- _Supplied entries_:
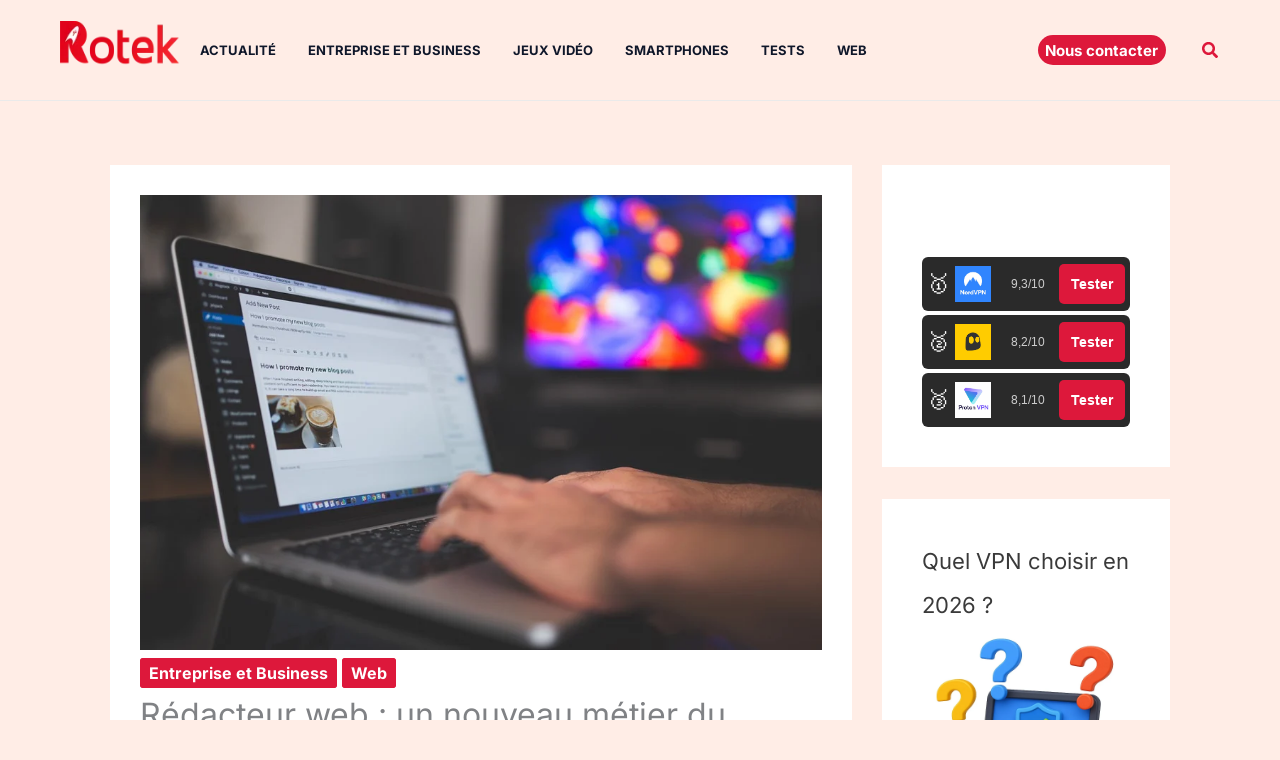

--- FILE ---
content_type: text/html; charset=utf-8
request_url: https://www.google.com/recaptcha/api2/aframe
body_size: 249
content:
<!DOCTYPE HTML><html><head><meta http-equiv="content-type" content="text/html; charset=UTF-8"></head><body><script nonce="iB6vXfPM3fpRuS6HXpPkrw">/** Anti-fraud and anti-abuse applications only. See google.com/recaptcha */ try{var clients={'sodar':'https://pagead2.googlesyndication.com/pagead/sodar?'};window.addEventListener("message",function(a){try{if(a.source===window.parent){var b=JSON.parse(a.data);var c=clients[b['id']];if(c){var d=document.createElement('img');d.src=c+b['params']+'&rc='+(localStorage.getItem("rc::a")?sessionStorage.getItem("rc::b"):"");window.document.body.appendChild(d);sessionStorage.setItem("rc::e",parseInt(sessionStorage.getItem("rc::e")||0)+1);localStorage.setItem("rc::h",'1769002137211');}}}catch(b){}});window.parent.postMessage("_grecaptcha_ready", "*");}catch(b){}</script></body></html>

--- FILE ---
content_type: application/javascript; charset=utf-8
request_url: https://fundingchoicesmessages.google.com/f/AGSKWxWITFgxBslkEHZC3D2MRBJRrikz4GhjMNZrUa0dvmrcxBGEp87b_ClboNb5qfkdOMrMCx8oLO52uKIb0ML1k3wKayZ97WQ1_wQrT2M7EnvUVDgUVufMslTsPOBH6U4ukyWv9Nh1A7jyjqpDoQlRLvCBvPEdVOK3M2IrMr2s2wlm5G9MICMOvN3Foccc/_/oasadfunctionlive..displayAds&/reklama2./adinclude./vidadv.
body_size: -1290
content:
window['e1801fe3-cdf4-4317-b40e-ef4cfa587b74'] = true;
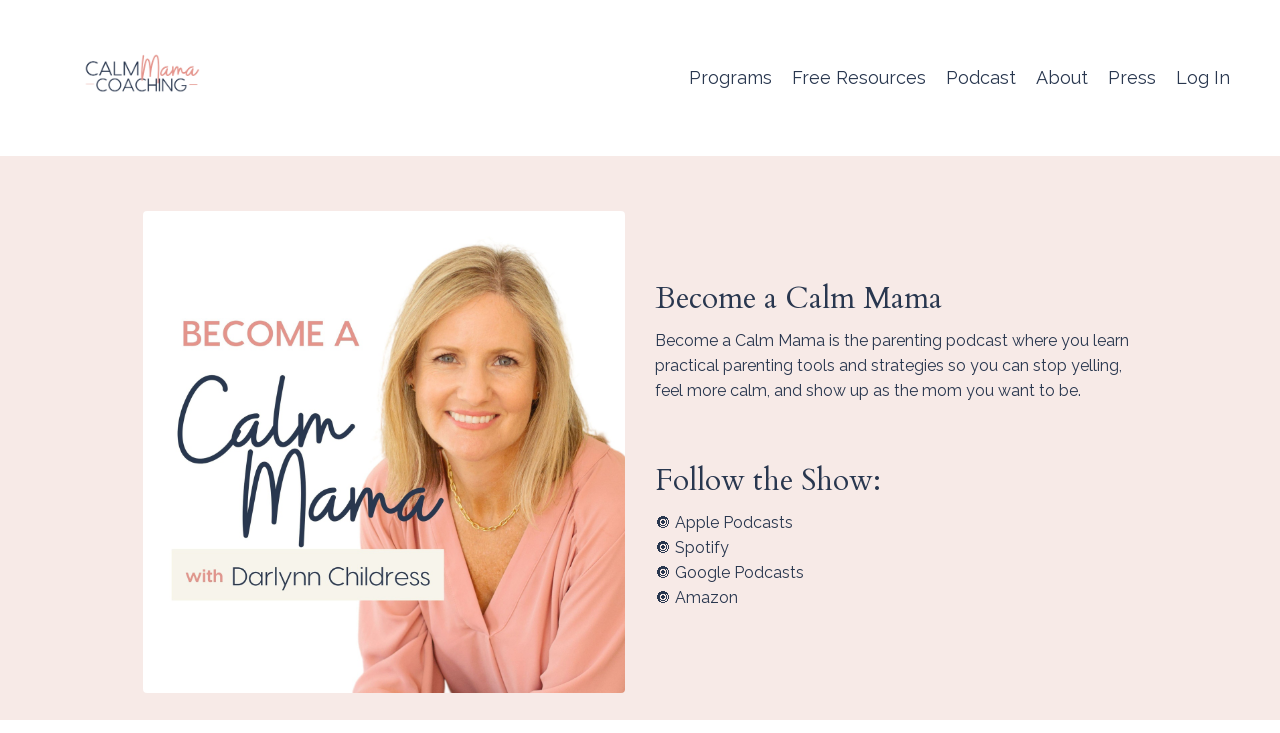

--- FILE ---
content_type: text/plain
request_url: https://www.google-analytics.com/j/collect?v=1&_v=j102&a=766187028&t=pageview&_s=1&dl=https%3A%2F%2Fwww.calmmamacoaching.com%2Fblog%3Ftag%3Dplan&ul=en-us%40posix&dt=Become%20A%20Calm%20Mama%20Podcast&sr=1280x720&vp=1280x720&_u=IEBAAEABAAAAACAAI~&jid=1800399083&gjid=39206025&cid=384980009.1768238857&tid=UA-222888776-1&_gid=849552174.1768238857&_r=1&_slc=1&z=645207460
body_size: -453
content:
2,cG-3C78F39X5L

- _Activity_: Copy out every line above, word for word, minus images.

- _Solution to this task_:
--- FILE ---
content_type: text/html; charset=utf-8
request_url: https://www.google.com/recaptcha/api2/aframe
body_size: 249
content:
<!DOCTYPE HTML><html><head><meta http-equiv="content-type" content="text/html; charset=UTF-8"></head><body><script nonce="iB6vXfPM3fpRuS6HXpPkrw">/** Anti-fraud and anti-abuse applications only. See google.com/recaptcha */ try{var clients={'sodar':'https://pagead2.googlesyndication.com/pagead/sodar?'};window.addEventListener("message",function(a){try{if(a.source===window.parent){var b=JSON.parse(a.data);var c=clients[b['id']];if(c){var d=document.createElement('img');d.src=c+b['params']+'&rc='+(localStorage.getItem("rc::a")?sessionStorage.getItem("rc::b"):"");window.document.body.appendChild(d);sessionStorage.setItem("rc::e",parseInt(sessionStorage.getItem("rc::e")||0)+1);localStorage.setItem("rc::h",'1769002137211');}}}catch(b){}});window.parent.postMessage("_grecaptcha_ready", "*");}catch(b){}</script></body></html>

--- FILE ---
content_type: application/javascript; charset=utf-8
request_url: https://fundingchoicesmessages.google.com/f/AGSKWxWITFgxBslkEHZC3D2MRBJRrikz4GhjMNZrUa0dvmrcxBGEp87b_ClboNb5qfkdOMrMCx8oLO52uKIb0ML1k3wKayZ97WQ1_wQrT2M7EnvUVDgUVufMslTsPOBH6U4ukyWv9Nh1A7jyjqpDoQlRLvCBvPEdVOK3M2IrMr2s2wlm5G9MICMOvN3Foccc/_/oasadfunctionlive..displayAds&/reklama2./adinclude./vidadv.
body_size: -1290
content:
window['e1801fe3-cdf4-4317-b40e-ef4cfa587b74'] = true;

--- FILE ---
content_type: text/plain
request_url: https://www.google-analytics.com/j/collect?v=1&_v=j102&a=766187028&t=pageview&_s=1&dl=https%3A%2F%2Fwww.calmmamacoaching.com%2Fblog%3Ftag%3Dplan&ul=en-us%40posix&dt=Become%20A%20Calm%20Mama%20Podcast&sr=1280x720&vp=1280x720&_u=IEBAAEABAAAAACAAI~&jid=1800399083&gjid=39206025&cid=384980009.1768238857&tid=UA-222888776-1&_gid=849552174.1768238857&_r=1&_slc=1&z=645207460
body_size: -453
content:
2,cG-3C78F39X5L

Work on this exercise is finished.